- [Problem statement]: For the material below, return exactly the lines starting at the one holding "order: Diprotodontia" and ending at the one holding "category: possum", counting both as part of the range.

- [Provided material]:
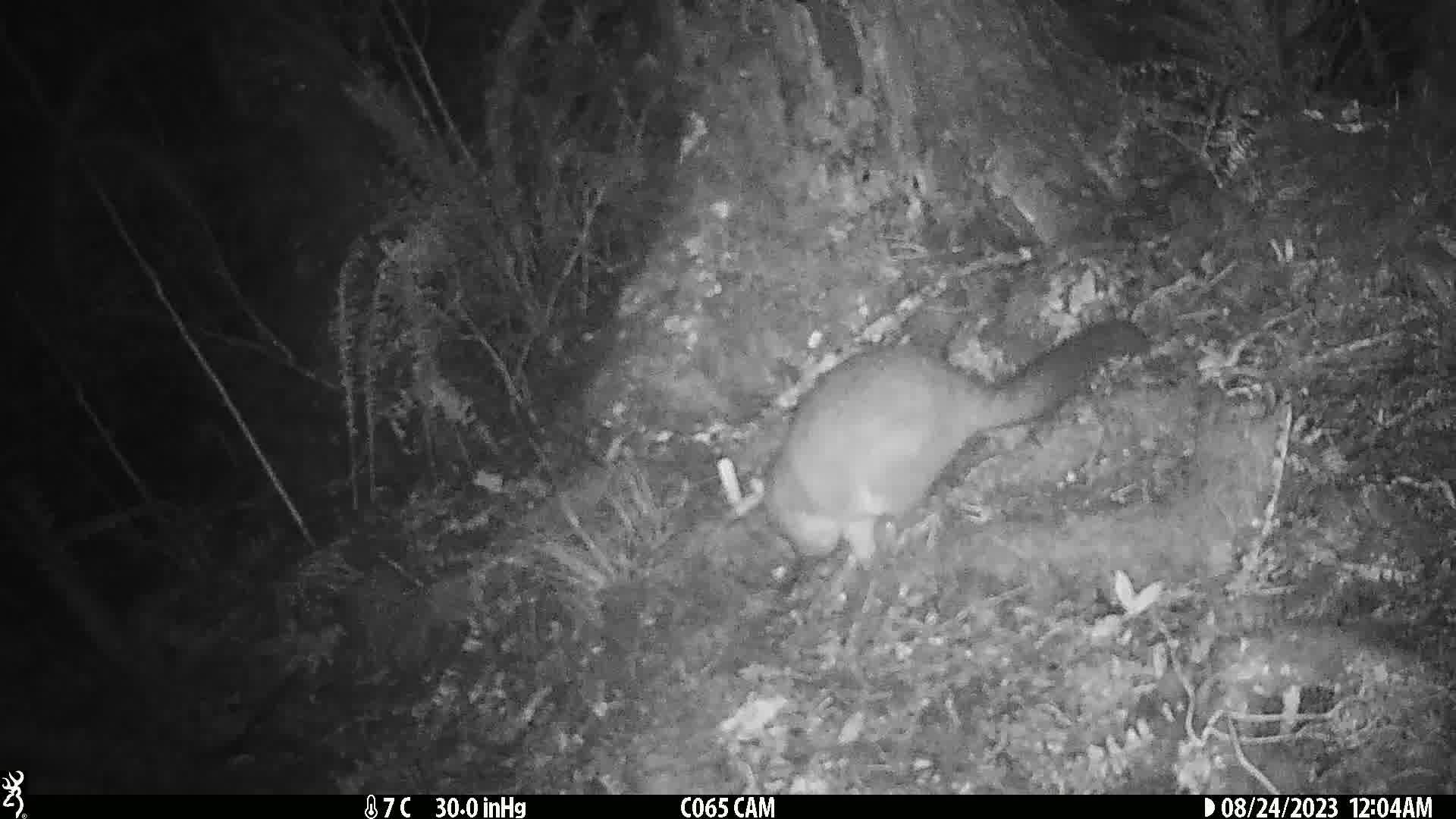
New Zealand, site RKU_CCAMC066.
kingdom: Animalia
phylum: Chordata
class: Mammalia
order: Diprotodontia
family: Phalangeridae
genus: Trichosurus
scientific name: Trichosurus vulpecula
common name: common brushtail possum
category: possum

---

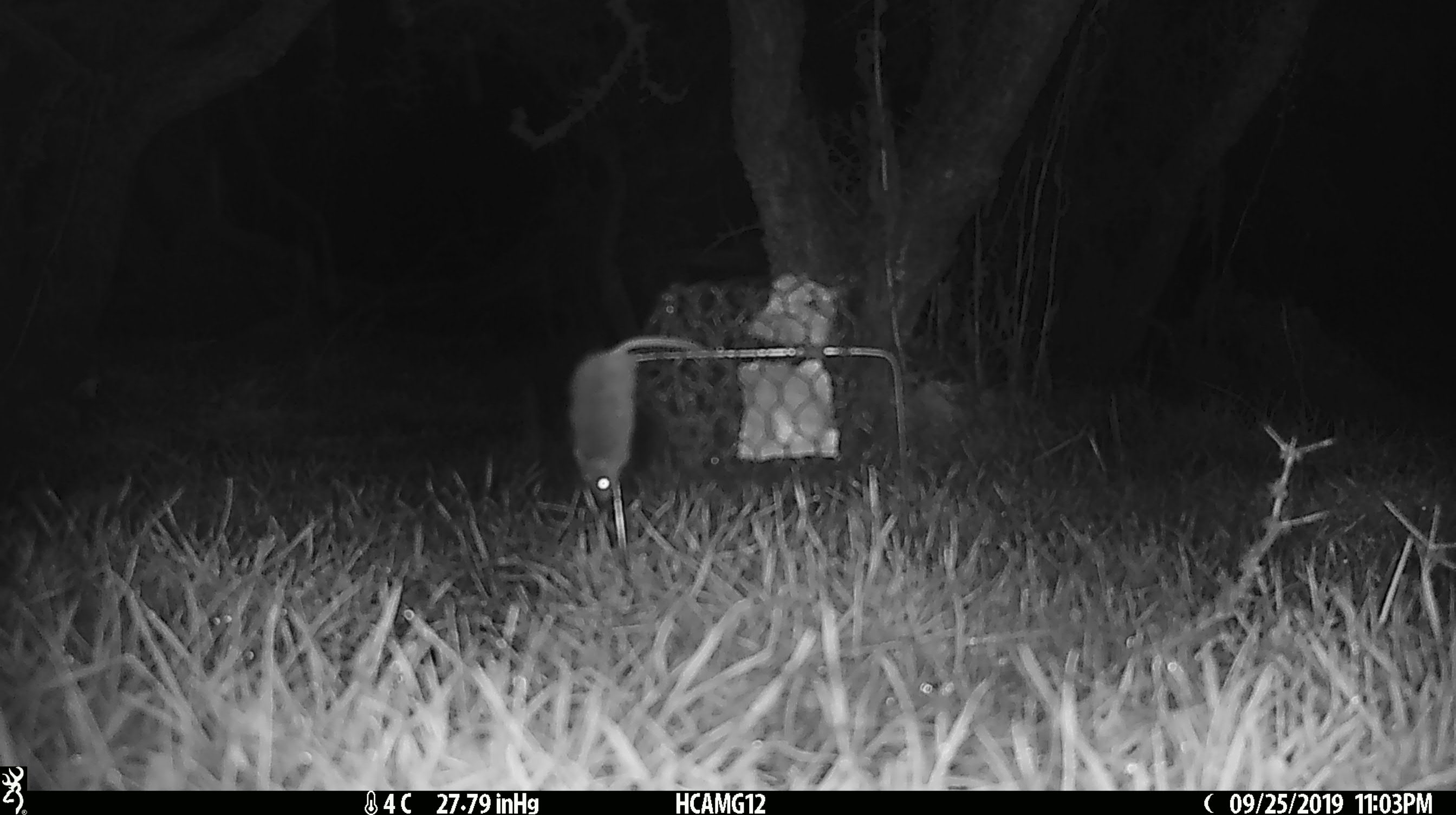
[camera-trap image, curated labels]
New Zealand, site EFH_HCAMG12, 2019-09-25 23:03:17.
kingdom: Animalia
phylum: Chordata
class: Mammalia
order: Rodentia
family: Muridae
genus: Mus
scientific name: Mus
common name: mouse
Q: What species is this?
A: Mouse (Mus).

---

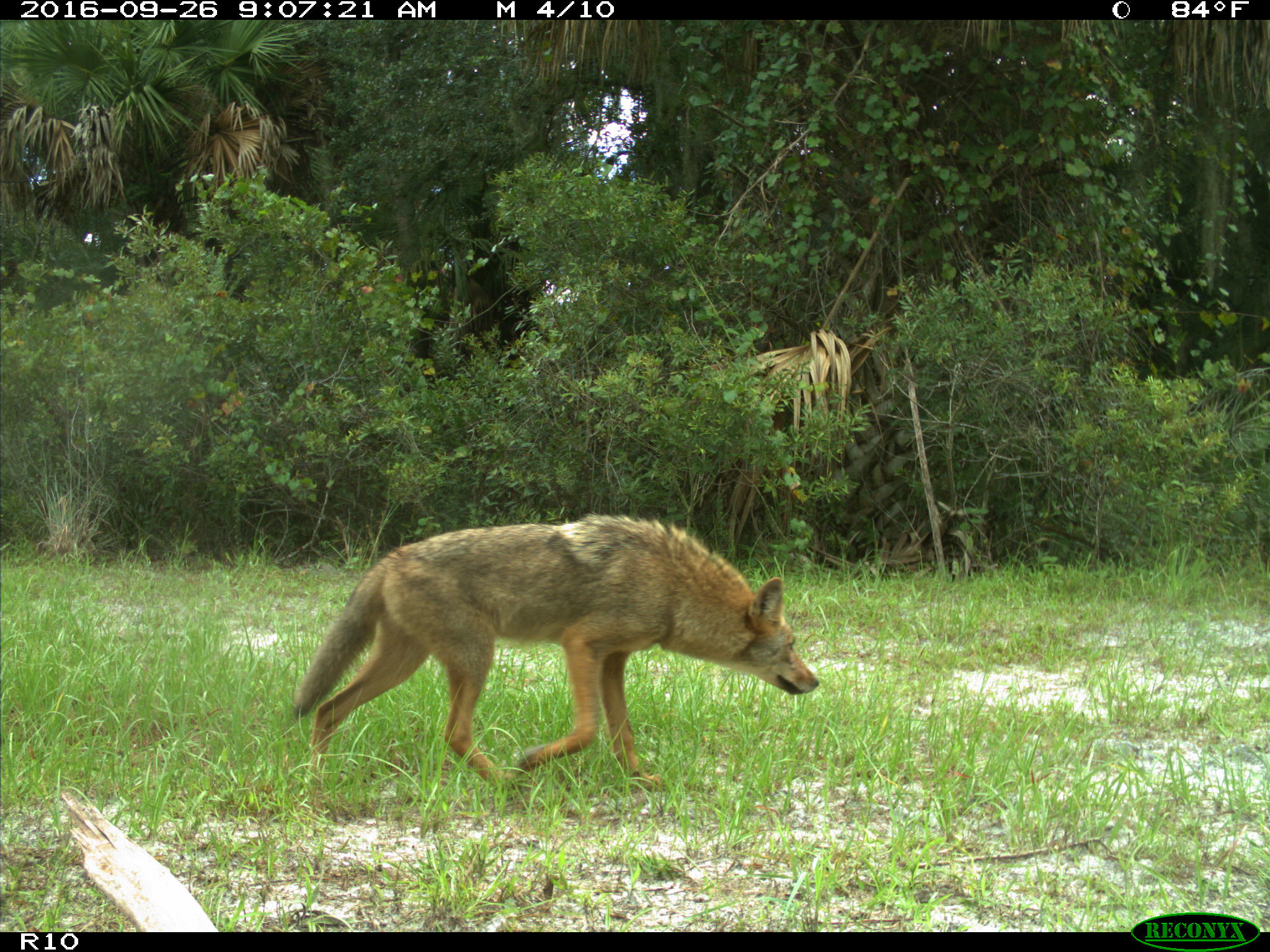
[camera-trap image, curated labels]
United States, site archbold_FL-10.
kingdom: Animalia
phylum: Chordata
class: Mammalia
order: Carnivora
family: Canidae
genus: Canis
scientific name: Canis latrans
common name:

- [Answer for this exercise]:
order: Diprotodontia
family: Phalangeridae
genus: Trichosurus
scientific name: Trichosurus vulpecula
common name: common brushtail possum
category: possum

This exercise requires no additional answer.